Cell Cycle Regulation

• Checkpoints ensure proper cell cycle progression:
  • G1 checkpoint: Determines if cell should divide. Checks for growth factors, resources, damage.
  • G2 checkpoint: Verifies DNA replication completeness and accuracy. Activates p53 if needed, stops cell cycle for repair.
  • M checkpoint: Ensures sister chromatids are attached to microtubules before separation.
• Genes regulating cell cycle:
  • Proto-oncogenes: Normal genes promoting cell division. If mutated, become oncogenes.

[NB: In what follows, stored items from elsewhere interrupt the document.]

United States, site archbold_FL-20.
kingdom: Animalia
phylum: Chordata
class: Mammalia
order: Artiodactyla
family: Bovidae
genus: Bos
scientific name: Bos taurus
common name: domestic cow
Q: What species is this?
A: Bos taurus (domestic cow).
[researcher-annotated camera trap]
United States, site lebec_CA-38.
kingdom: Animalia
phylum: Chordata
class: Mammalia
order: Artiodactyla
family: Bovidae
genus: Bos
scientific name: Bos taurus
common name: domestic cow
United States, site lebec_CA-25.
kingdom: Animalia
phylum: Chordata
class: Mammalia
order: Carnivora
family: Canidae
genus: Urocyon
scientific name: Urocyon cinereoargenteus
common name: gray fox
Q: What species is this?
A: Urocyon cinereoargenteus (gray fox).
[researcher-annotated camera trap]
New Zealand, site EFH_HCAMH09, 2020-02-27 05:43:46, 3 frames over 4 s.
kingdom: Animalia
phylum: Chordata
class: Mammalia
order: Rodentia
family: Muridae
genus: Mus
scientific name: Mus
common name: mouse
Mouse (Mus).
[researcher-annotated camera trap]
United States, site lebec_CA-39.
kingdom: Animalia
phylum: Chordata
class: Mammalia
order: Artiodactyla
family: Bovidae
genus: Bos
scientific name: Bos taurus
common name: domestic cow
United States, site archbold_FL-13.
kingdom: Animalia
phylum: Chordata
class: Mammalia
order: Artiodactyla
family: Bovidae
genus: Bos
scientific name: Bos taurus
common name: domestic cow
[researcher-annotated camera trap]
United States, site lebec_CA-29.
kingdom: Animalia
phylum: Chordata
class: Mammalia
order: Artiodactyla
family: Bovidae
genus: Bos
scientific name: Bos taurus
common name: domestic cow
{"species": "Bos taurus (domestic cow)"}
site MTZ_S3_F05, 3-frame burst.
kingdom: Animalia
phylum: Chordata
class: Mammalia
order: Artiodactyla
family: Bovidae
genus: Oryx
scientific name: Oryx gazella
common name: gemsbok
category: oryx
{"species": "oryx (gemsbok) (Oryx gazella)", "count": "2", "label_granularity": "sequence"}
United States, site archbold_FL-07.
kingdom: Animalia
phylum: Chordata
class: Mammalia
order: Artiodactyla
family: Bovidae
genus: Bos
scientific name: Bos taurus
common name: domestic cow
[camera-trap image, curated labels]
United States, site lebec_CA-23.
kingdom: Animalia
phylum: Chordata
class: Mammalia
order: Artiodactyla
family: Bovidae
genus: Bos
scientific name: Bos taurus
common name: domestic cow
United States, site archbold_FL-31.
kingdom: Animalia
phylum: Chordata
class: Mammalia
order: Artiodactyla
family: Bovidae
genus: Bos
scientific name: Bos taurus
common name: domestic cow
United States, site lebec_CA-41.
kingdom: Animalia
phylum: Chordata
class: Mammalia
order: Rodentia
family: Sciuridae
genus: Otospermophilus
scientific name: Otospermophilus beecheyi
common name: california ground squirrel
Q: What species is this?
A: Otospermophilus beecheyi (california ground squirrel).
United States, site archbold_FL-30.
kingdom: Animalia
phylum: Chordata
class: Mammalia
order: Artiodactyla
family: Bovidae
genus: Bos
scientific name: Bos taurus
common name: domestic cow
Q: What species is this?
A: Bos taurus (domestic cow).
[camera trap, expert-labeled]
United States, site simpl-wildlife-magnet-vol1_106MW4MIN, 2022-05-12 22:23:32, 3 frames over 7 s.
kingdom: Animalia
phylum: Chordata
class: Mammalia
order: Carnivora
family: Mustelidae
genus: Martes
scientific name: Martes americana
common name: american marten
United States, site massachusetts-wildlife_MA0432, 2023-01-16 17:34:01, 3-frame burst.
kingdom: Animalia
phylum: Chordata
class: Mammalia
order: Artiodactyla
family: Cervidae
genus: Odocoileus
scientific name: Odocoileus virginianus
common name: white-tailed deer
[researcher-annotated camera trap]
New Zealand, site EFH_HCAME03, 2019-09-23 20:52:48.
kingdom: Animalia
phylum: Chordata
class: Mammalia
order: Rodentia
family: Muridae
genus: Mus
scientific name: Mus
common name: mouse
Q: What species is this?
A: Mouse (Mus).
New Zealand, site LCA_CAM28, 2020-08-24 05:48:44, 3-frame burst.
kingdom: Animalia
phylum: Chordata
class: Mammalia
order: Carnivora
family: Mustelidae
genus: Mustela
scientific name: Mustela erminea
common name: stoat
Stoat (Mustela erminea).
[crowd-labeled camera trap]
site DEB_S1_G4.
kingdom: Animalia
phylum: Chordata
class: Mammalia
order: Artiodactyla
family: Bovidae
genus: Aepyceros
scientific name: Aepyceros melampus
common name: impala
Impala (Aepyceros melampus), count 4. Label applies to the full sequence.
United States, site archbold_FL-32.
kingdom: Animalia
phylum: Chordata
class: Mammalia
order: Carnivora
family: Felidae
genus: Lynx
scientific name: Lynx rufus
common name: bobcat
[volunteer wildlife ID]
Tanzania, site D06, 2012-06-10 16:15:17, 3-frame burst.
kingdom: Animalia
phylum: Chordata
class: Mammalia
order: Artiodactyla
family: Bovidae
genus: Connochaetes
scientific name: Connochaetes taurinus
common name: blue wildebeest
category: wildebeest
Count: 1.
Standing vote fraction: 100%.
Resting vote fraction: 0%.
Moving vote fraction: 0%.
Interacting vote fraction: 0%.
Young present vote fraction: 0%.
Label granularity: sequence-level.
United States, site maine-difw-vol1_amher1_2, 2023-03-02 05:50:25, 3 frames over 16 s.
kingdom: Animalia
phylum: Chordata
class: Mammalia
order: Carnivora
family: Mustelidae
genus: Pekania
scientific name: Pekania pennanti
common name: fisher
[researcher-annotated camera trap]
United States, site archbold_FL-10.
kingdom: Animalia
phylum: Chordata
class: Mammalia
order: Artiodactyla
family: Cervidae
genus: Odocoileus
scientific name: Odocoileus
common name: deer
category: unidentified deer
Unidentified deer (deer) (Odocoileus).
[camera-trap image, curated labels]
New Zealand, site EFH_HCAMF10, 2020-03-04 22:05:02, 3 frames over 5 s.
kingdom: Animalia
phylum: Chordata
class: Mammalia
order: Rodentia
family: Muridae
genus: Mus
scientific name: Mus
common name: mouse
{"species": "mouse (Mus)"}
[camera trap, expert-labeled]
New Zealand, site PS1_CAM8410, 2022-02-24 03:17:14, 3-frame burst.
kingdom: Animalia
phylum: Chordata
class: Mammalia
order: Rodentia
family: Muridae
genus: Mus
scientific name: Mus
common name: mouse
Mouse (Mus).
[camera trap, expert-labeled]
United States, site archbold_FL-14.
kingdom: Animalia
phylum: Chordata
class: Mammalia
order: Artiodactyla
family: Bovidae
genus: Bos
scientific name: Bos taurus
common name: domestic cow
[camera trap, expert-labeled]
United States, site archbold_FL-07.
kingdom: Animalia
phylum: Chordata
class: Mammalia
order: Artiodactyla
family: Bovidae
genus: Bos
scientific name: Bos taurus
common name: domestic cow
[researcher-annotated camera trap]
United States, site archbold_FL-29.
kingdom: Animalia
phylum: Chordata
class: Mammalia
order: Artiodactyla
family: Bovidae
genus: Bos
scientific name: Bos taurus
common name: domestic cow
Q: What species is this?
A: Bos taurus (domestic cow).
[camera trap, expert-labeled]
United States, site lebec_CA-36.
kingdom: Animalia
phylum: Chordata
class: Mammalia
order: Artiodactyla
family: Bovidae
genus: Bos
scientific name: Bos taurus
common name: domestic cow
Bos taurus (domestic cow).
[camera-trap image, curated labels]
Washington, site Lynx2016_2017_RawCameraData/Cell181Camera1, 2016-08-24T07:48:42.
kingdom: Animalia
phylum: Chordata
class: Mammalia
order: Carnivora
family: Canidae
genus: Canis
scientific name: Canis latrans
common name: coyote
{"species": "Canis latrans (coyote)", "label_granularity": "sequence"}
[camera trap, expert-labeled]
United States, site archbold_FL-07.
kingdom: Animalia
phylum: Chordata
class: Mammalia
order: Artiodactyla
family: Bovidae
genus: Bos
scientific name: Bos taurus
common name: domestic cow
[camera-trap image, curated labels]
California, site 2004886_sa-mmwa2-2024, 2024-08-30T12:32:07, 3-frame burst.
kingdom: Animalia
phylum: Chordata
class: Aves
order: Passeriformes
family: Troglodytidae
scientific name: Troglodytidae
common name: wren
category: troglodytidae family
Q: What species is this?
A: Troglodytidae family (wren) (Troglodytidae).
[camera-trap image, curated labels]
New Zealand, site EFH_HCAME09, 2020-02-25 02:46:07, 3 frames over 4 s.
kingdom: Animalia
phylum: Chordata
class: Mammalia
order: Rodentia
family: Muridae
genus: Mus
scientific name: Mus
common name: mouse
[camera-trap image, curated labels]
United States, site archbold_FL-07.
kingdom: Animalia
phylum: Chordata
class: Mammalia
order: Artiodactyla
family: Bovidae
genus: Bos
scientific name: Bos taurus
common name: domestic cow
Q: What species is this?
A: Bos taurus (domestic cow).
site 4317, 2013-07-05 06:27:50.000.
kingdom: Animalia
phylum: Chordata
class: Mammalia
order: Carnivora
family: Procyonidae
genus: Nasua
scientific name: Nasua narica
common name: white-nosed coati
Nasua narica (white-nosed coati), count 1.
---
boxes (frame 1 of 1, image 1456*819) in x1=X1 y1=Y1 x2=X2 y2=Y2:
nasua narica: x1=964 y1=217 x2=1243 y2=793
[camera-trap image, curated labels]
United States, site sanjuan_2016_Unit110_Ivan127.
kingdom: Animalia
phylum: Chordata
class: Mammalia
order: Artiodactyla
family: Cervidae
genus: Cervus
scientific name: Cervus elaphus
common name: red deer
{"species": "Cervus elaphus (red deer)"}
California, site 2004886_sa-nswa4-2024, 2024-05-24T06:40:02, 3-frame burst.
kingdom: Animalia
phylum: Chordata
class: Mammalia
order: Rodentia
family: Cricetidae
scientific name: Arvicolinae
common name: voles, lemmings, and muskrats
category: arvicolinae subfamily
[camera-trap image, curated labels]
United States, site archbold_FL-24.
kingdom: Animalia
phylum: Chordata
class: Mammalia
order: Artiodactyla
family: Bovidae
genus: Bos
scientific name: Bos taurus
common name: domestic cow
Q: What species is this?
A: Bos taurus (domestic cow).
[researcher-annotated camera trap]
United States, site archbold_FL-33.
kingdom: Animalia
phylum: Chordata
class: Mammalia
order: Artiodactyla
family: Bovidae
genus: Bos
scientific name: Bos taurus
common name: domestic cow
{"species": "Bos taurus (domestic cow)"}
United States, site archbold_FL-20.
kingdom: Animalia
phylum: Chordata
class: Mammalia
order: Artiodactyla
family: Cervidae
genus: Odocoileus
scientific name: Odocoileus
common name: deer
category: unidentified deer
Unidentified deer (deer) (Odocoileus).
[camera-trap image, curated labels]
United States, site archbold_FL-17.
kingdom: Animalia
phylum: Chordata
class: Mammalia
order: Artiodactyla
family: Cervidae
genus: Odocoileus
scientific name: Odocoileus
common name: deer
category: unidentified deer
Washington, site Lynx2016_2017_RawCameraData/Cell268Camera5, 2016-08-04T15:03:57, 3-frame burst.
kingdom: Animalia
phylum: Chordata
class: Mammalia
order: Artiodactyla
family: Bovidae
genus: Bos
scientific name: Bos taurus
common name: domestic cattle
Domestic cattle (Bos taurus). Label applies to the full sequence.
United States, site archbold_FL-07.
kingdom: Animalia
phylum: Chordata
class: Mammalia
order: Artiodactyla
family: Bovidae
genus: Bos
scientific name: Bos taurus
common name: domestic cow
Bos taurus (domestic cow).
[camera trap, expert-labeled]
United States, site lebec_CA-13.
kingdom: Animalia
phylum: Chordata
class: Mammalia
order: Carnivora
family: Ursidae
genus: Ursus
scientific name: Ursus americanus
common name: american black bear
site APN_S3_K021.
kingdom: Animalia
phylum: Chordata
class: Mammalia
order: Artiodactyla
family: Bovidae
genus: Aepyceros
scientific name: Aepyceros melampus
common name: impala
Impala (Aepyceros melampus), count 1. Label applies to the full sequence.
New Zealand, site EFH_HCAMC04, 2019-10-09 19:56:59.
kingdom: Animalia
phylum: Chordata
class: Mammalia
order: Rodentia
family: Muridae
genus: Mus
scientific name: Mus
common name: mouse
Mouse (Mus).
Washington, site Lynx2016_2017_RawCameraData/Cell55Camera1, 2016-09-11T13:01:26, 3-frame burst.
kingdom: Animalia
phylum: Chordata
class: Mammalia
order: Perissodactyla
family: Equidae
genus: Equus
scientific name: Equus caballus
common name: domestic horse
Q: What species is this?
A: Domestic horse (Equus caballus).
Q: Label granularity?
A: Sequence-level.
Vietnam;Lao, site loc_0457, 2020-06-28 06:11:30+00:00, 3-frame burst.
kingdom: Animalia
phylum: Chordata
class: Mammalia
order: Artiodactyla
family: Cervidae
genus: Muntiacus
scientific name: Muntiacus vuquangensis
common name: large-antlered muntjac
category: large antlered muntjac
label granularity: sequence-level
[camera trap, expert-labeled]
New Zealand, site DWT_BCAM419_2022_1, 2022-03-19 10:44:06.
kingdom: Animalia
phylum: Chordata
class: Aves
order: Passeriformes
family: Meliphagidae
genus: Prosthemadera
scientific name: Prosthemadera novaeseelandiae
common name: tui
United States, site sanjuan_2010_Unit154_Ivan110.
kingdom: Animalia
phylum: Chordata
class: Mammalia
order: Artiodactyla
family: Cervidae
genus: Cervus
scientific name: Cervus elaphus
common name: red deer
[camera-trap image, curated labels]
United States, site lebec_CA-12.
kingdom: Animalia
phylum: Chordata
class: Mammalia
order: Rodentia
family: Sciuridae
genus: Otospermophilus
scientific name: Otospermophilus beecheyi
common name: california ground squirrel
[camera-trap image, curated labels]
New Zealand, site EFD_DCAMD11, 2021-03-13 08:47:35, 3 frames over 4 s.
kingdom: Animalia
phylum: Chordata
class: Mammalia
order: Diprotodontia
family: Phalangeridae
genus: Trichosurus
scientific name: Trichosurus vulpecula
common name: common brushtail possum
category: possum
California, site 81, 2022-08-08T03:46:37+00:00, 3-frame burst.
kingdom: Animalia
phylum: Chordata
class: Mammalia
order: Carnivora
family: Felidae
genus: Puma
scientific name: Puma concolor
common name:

Oncogenes can cause uncontrolled cell division.
  • Tumor suppressor genes: Normally halt cell cycle if damage detected (e.g., p53). If mutated, cell growth can occur with errors.
  • Cyclin-dependent kinases (Cdks): Enzymes that regulate the cell cycle by phosphorylation.

Clinical Examples

• Cell communication pathways featured in previous exam questions demonstrate analysis of experimental results.
• Understanding of feedback mechanisms (negative and positive) is crucial for answering questions on homeostasis.
• Specific questions regarding signal transduction pathways demonstrate analysis of component effects (e.g., inhibitors).